Dr. Harold Altvater of Delta 9 Medical Consulting in Malden says he has also seen success with medical marijuana as a substitution therapy.

“You are basically taking something that can be very harmful for an individual, and substituting with another chemical, just like you would any other drug, that has a wider safety margin,” he said. “So if the goal is to decrease the body count … the goal would be to get them on to a chemical that was safer.”

“What we are seeing is that, in follow-up visits, patients have decreased and even eliminated their opioids,” said Dr. Uma Dhanabalan of Uplifting Health and Wellness in Natick, adding marijuana works far better than other substitutes. “It’s a problem when we are replacing one synthetic opioid with another synthetic opioid because, guess what … synthetic opioids kill, cannabis does not.”

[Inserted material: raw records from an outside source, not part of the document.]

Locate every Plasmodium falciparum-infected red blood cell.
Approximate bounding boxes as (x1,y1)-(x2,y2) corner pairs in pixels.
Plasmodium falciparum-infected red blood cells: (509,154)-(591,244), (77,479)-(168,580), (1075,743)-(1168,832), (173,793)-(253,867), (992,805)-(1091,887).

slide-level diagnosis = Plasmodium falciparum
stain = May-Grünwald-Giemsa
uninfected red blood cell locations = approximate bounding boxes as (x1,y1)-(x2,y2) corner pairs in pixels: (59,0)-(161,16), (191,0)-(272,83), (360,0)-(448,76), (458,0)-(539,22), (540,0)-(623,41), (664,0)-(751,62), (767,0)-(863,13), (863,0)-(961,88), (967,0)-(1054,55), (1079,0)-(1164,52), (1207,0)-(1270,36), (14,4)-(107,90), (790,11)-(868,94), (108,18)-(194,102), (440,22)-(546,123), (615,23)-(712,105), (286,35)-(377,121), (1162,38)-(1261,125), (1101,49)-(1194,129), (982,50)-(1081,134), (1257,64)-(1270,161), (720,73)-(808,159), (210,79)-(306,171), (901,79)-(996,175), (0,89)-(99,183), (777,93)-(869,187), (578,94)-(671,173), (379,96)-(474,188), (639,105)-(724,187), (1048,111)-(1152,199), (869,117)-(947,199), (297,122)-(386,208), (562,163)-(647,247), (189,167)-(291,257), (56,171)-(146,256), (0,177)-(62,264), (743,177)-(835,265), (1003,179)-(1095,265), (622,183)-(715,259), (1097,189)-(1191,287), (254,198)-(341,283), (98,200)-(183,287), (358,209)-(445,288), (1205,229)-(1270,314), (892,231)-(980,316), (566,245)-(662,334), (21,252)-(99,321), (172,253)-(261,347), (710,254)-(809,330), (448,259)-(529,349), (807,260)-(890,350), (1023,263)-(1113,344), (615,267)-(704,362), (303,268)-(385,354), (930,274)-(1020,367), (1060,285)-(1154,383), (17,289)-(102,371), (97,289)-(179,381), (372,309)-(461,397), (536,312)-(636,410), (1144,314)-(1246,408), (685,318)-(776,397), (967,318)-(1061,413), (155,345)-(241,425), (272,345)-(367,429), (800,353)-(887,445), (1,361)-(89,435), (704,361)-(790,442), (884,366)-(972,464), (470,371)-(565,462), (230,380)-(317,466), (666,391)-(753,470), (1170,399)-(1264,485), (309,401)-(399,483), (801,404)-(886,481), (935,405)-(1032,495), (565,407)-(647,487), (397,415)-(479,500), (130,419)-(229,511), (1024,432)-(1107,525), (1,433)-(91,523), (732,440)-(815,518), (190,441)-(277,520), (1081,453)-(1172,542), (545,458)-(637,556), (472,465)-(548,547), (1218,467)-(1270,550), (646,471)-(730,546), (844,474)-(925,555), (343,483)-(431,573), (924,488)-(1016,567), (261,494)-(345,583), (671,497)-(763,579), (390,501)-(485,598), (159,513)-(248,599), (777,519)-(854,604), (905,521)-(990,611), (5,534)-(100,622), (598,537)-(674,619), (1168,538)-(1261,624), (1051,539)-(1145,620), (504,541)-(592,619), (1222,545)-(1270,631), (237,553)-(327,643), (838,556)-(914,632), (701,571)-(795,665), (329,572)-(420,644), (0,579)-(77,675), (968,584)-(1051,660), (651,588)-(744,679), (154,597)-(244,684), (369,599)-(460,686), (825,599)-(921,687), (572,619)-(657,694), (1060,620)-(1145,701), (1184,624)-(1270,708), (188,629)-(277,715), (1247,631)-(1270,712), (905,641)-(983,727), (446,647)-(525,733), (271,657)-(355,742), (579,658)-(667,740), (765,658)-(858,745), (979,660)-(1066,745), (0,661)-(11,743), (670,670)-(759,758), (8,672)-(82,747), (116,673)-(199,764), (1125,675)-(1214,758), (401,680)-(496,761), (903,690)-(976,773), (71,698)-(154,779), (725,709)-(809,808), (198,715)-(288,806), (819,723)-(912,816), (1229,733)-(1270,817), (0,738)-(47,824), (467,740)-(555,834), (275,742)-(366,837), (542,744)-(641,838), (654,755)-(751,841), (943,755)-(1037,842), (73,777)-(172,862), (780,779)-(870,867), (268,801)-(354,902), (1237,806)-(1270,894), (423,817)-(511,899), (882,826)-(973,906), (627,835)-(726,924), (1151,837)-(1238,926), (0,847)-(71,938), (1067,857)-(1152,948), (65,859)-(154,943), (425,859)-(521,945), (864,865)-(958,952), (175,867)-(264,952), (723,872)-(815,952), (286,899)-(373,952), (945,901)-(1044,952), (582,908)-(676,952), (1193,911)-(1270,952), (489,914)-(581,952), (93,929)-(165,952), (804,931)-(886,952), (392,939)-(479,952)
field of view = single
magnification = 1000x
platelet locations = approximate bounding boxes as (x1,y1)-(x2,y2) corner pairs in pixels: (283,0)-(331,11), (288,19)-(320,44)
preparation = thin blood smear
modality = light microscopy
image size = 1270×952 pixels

On a neurological level, medical marijuana works on what is known as the “endocannabinoid system” and binds to neurological receptors involved in appetite, pain sensation, mood and memory. Opioids work on a different, similar system — but less effectively, Witman said.

“Endocannabinoids are even more powerful and the therapeutic benefits are even better,” he said.

Other doctors say the process is not as simple as substituting cannabis for opioids. Dr. Anil Kumar of Advanced Pain Management Center in Stoneham is wary of the idea of giving medical marijuana to opioid addicts without extensive follow-ups.

“It might be an exit drug for some, or an entry drug for others,” he said. “If you don’t have a way of monitoring this patient who is saying ‘give me marijuana and I will stop taking narcotics,’ they may do both.”

Joanne Peterson — founder of Learn to Cope, a network of 20 support groups for addicts and their families — calls the idea of using medical marijuana as a safer substitute for opioids “total (expletive).”

“I am not a doctor, but coming from someone who is on the front lines with people we are burying every week, adding another drug into the mix is probably a bad idea,” she said. “They are already a zombie on the opiates, do they have to be a zombie on pot?”

The Massachusetts Department of Public Health has no official position on using medicinal marijuana as an alternative for opioids.

“DPH is committed to effectively administering the medical marijuana program in order to best serve patients safely and continues to work with the administration and stakeholders on developing strategies to curb the opioid epidemic in the commonwealth,” DPH spokesman Scott Zoback told the Herald, declining to comment further.

Patients who have had success with the treatment sing its praises.

Howard Bart, a patient at Dhanabalan’s clinic, knew very little about medicinal marijuana before his wife researched the topic online. He says it has been a life-changer for him:

After four back surgeries, he had been on various painkillers for more than 20 years — until he started taking cannabis this year. He has not had a pill in seven weeks.

“The marijuana saved my bacon from discomfort and pain every time,” he said. “My doctor told me it has something to do with receptors. All I know is, it works.”